What has changed since January 14?
- The main update has been corporate earnings, with more large firms echoing JPMorgan (who reported January 14) and citing rising expenses due to inflation, in particular wages. This has investors worried about corporate profit margins. The bulk of the S&P 500 will report earnings this week or next, so we will get even more updates on this front soon.
- Some near-term economic growth estimates, such as this morning’s flash US Composite Purchasing Managers’ Index (PMI) have come in weaker than expected due mainly to the Omicron wave and ongoing supply issues/labor shortages.1
- Expectations for the Federal Reserve to hike interest rates multiple times in 2022 have only strengthened, with Goldman Sachs now calling for more than four rate hikes this year.2
- The Russia/Ukraine stand-off situation has not improved.
The beginning of the year had been characterized by an aggressive rotation from high-price/earnings (P/E) multiple growth stocks into low-P/E value stocks, in particular into lower-quality cyclical stocks that rely on high economic growth/inflation. As this shift occurred, the overall index did not suffer much as investors were selling one group to buy the other. The primary cause of the rotation was high inflation and expectations for the Federal Reserve to raise interest rates, hurting valuation multiples of high P/E growth stocks in particular as more of their earnings are in the future and now need to be discounted back to the present at a higher rate. Financials fall primarily into the value/cyclical stock group and, starting with JPMorgan, the weak earnings guidance of banks due to higher expenses caused a change in investors’ outlooks. Now both groups are being sold, as investors worry about both lower P/E multiples AND a lower “E” (earnings) due to shrinking profit margins.

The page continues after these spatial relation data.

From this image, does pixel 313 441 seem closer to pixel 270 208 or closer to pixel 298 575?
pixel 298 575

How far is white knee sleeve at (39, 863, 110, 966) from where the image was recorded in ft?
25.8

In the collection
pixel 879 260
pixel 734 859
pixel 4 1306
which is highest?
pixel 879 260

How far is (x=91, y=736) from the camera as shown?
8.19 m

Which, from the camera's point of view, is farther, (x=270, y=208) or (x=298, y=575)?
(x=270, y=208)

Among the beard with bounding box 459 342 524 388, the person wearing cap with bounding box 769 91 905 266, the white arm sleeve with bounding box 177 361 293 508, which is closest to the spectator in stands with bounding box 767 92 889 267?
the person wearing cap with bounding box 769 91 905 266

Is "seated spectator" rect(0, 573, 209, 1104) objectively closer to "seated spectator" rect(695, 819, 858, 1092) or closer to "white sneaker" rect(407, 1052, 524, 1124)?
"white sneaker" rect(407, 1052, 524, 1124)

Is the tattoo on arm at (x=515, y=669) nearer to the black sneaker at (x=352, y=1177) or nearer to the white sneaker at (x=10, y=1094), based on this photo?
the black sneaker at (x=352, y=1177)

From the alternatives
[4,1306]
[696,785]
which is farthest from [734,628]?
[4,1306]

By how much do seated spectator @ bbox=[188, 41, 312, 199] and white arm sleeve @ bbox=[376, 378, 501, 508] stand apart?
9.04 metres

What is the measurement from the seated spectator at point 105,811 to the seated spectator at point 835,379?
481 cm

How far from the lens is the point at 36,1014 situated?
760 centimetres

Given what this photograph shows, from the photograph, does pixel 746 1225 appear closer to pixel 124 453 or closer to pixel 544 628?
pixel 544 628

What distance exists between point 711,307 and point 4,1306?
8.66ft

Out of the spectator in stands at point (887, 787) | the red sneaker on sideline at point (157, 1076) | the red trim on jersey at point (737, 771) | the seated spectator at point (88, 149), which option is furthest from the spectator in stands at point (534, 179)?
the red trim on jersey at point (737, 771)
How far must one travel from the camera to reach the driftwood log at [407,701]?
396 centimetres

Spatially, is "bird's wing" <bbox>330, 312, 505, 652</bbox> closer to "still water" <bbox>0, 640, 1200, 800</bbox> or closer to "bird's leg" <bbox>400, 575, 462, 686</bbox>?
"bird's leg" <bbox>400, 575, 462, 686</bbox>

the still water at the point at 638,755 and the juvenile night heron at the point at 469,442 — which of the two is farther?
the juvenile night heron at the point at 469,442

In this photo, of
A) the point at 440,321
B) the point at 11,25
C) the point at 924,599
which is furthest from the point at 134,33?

None of the news since January 14 is very surprising (higher wages, Omicron causing near-term issues, Fed hiking rates, Russia/Ukraine), as we wrote about all of these in our January 14 outlook. While the news was incrementally more negative on these fronts last week, we think the bigger change has been investor psychology, which was perhaps too optimistic coming into this year and has now shifted in the opposite direction. Our bottom line recommendation remains the same: We continue to recommend clients avoid trying to time the market and stay fully invested to their target risk level in good times and in bad. We continue to be confident that our holdings of high-quality stocks at attractive valuations will earn solid returns for long-term investors.